┌────────
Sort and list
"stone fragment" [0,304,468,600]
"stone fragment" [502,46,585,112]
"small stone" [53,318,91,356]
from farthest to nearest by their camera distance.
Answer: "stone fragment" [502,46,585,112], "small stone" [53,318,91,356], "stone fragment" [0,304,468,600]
└────────
┌────────
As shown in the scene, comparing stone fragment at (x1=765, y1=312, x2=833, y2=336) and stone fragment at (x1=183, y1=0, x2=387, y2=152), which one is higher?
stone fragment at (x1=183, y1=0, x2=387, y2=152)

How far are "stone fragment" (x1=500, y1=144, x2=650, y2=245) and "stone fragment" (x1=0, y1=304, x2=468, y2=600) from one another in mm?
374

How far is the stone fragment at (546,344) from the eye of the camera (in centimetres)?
└────────
**Problem:** In the material, can you switch "stone fragment" to "rock chip" and write out again, with nothing else changed, the lines from the one containing "How far are" up to and including the one containing "How far is the"?

**Response to this task:**
How far are "rock chip" (x1=500, y1=144, x2=650, y2=245) and "rock chip" (x1=0, y1=304, x2=468, y2=600) from one another in mm?
374

How far is the rock chip at (546,344) from the eye of the camera (in centimetres)?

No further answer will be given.